Hospitality, leisure, food production and retail sectors have complained of having to close premises or slash opening hours because of the number of people being told to stay at home for 10 days after being in contact with a person who has tested positive.
Andrew Lloyd Webber was among those to warn that “freedom day has turned into closure day” after the cancellation of performances of his West End show Cinderella.
But Downing Street said there are no plans to reduce the sensitivity of the NHS Covid-19 app responsible for some of the isolation requests by issuing “pings” over close contacts.

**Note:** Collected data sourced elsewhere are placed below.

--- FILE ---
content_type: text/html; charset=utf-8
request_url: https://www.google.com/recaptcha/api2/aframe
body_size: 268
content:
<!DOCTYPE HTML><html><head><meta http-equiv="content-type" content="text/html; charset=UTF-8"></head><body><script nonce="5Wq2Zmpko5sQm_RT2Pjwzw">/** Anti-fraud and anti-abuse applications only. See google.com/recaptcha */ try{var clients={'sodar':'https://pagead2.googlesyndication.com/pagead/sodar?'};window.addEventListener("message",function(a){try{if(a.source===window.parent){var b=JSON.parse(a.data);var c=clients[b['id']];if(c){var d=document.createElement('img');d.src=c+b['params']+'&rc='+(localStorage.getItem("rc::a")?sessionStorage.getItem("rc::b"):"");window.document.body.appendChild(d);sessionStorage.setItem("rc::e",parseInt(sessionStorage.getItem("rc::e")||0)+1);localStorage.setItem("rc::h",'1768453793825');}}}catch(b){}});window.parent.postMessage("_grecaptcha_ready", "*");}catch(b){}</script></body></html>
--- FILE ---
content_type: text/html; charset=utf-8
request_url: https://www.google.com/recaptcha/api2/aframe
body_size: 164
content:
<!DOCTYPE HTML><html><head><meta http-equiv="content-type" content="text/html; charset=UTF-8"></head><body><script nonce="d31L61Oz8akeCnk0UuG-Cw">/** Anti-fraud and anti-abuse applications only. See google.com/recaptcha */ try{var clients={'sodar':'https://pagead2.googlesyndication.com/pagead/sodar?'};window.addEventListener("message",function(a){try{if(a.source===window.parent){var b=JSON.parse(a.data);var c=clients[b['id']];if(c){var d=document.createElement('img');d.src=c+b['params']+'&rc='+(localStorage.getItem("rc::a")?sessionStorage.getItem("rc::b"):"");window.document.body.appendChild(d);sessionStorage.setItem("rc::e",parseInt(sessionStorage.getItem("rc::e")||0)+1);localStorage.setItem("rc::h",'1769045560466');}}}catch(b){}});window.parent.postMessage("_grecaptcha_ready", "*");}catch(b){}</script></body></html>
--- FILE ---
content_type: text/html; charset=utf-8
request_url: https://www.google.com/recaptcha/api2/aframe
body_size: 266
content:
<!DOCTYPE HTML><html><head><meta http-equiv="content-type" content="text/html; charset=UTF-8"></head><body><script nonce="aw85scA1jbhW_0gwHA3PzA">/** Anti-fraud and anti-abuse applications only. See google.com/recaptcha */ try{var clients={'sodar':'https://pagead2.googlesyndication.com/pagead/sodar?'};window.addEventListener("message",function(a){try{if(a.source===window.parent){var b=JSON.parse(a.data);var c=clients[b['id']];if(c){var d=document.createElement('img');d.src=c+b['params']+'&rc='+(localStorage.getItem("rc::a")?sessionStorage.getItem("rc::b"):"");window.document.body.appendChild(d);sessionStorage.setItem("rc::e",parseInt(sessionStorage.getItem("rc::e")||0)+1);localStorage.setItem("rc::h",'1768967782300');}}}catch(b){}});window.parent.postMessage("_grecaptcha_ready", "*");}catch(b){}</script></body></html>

Mr Johnson acknowledged it is “frustrating” but said the public had to accept increasing numbers would be told to isolate “as a consequence of living with Covid”, saying those identified as contacts are at least five times more likely to be infected than others.
Clubs were quick to condemn his proposal to introduce vaccine passports in the autumn, arguing they are difficult to enforce and will reduce the amount of passing trade.
Michael Kill, chief executive of the Night Time Industries Association, said: “So, ‘freedom day’ for nightclubs lasted around 17 hours then.
“What an absolute shambles.”
Labour leader Sir Keir Starmer has called the wholesale easing of most restrictions “reckless”, while Scotland’s First Minister Nicola Sturgeon said talk of “freedom day” is “not sensible” given the UK is recording around 50,000 new Covid cases per day.
A further 39,950 lab-confirmed cases were announced in the UK on Monday, along with an additional 19 deaths within 28 days of a positive Covid test.
Meanwhile, the Health Secretary announced that children who are at increased risk of Covid-19 are to be offered the Pfizer vaccine “as soon as possible”, as are those living with people with weakened immune systems.
Those aged 12 to 15 with conditions including Down’s syndrome, immunosuppression, multiple or severe learning disabilities will get access to vaccines.
So too will people aged 12 to 17 who live with someone who is immunosuppressed, such as a parent or grandparent.